▶ [Instruction a]: According to the touchpoint-mapping text, what three types of touchpoints should be distinguished?

Create a full list of customer touchpoints across the journey, organized by phase (awareness, consideration, purchase, onboarding, use, support, renewal/expansion). Tell the difference between touchpoint types—direct (you control), indirect (you influence), and third-party (others control). This helps you see where you can improve the experience. Find gaps (phases with few touchpoints), redundancies (uncoordinated touchpoints doing the same thing), and friction points (touchpoints causing negative experiences). Prioritize touchpoints based on frequency, emotion, and importance. This focuses improvement on key areas.
- Setup & Journey Phases (10 minutes): Define the customer journey and phases (Awareness, Consideration, Purchase, Onboarding, Use, Support, Renewal). Display phases clearly.
- Individual Touchpoint Brainstorm (15 minutes): Each person lists every touchpoint they know—any customer interaction. Be specific: 'email' isn't enough, 'welcome email 24 hours after signup' is.

▶ [Instruction b]: Extract the listing word for word, starting at its first line and stopping after the line that contains "<instances>".

Data excerpts
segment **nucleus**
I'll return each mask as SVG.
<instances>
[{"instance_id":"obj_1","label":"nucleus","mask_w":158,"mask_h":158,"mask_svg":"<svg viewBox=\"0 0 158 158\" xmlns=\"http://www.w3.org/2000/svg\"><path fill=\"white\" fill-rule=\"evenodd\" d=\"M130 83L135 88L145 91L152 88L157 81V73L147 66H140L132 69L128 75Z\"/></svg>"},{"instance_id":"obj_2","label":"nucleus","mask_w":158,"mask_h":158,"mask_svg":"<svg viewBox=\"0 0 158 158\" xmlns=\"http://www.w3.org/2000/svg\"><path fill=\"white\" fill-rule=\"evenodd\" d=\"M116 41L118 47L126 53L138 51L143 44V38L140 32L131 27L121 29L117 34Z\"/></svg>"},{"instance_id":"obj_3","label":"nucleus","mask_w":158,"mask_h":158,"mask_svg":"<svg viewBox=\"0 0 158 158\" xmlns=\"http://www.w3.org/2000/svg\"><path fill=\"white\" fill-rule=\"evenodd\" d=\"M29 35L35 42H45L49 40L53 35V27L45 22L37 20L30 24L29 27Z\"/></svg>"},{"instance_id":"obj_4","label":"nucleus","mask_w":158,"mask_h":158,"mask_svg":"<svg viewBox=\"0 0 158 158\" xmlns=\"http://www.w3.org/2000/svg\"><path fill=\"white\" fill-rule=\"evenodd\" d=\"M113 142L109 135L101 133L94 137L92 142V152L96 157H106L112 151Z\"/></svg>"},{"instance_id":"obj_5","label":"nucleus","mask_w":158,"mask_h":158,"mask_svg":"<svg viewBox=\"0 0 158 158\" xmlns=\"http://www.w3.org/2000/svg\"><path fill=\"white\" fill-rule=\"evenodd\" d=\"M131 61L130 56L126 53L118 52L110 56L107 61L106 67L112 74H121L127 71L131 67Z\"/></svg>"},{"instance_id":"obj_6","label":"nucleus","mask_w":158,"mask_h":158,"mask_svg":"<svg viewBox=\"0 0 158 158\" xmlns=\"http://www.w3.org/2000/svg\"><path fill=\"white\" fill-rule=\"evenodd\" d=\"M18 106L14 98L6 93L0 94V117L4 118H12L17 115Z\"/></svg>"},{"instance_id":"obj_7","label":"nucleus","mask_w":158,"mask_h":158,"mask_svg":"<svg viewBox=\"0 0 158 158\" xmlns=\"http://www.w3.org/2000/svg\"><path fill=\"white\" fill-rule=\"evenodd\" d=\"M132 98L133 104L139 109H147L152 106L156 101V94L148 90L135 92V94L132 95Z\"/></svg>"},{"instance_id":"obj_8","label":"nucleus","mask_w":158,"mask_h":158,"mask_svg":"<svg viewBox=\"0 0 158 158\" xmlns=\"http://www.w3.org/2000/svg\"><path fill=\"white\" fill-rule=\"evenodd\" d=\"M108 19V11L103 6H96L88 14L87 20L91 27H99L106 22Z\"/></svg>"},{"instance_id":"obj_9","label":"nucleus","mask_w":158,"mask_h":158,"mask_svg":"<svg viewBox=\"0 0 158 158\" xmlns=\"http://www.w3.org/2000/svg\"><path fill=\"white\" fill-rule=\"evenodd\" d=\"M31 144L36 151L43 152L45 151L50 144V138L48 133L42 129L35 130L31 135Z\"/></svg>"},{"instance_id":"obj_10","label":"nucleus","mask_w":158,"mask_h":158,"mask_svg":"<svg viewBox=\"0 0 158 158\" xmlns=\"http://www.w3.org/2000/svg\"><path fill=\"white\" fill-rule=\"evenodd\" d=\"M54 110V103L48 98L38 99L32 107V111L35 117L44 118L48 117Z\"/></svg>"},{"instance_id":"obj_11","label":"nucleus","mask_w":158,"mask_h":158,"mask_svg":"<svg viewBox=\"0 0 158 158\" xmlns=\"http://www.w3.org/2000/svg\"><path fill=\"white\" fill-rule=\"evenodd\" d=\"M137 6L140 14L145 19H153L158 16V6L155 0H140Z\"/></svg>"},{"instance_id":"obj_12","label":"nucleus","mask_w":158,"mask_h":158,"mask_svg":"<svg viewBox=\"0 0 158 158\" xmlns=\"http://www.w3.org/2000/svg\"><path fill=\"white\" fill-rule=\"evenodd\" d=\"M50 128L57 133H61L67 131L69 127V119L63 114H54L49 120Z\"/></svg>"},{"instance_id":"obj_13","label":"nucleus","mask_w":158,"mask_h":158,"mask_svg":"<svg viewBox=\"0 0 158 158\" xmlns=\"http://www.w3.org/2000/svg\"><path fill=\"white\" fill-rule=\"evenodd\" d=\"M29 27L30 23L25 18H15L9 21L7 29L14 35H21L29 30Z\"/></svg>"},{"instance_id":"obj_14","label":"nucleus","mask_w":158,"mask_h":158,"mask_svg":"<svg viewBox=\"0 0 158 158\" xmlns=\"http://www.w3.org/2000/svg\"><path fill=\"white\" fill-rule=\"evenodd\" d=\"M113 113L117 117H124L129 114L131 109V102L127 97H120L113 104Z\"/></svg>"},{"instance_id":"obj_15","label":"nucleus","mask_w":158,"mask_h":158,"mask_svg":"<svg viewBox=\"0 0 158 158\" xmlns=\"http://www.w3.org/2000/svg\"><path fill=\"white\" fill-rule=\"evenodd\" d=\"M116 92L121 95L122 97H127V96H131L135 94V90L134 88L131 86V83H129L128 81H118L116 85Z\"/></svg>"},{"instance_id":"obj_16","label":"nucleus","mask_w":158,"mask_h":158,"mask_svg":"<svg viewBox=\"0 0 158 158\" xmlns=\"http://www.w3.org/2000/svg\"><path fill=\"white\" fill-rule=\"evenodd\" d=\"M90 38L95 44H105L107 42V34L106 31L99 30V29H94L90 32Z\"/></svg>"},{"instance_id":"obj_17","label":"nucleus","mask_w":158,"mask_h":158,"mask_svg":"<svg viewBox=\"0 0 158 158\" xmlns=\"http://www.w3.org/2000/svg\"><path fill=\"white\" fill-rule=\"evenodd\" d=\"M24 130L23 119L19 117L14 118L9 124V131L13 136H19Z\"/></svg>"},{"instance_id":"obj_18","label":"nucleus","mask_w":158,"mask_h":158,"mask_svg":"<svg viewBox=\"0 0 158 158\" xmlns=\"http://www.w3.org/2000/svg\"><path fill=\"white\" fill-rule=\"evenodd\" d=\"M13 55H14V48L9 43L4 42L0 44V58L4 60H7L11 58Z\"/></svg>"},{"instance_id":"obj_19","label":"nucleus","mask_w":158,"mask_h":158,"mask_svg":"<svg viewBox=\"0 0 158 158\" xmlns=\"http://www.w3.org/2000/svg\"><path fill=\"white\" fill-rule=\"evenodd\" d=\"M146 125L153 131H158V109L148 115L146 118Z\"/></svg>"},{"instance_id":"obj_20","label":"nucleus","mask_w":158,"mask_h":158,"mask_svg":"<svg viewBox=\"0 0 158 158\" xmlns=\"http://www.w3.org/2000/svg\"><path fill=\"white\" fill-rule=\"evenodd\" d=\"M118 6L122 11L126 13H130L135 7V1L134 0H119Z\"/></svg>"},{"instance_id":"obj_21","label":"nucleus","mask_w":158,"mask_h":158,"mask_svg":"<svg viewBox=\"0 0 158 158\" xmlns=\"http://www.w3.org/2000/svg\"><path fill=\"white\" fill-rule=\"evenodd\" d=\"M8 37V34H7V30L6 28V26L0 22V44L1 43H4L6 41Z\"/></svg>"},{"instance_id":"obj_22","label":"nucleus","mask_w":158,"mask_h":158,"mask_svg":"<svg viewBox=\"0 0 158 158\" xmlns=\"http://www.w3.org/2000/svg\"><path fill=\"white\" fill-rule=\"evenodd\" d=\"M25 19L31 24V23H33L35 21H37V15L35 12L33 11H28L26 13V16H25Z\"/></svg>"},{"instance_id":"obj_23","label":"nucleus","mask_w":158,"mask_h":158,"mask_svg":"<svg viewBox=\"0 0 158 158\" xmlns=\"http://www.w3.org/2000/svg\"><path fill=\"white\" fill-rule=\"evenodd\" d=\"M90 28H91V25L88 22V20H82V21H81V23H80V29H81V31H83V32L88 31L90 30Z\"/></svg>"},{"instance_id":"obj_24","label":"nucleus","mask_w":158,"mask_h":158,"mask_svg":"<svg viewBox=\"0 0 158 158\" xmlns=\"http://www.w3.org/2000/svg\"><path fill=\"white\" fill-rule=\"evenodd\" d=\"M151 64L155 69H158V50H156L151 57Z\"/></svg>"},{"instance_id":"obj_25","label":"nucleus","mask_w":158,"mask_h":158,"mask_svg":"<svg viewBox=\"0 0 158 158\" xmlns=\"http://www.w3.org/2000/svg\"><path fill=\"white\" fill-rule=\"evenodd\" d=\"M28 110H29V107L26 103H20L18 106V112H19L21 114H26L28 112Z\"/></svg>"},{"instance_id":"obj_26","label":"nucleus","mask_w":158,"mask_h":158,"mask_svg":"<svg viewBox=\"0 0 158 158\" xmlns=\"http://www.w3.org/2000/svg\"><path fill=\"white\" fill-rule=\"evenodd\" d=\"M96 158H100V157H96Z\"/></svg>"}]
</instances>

▶ [Task output a]: Direct (you control), indirect (you influence), and third-party (others control).

▶ [Task output b]:
segment **nucleus**
I'll return each mask as SVG.
<instances>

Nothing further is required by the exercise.